- [About this task]: Set down exactly the lines below between the line holding "Good morning loves!" and the line holding "Kefi & オータキャンツ", inclusive; no other line belongs in the answer.

----- Exercise input -----

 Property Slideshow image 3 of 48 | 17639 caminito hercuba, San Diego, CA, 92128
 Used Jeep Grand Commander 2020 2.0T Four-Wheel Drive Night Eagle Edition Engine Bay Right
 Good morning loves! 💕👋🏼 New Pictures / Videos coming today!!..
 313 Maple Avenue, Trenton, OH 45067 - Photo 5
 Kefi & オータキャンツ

-----
----- Exercise input -----

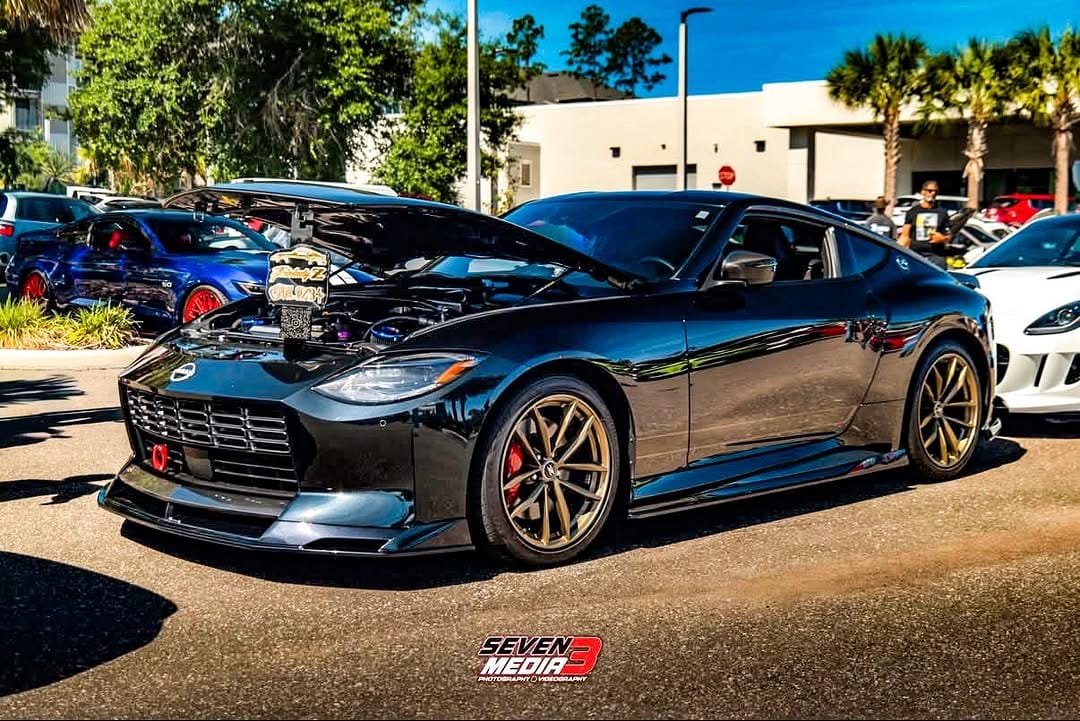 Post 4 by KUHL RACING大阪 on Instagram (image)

-----

- [Exercise result]:
 Good morning loves! 💕👋🏼 New Pictures / Videos coming today!!..
 313 Maple Avenue, Trenton, OH 45067 - Photo 5
 Kefi & オータキャンツ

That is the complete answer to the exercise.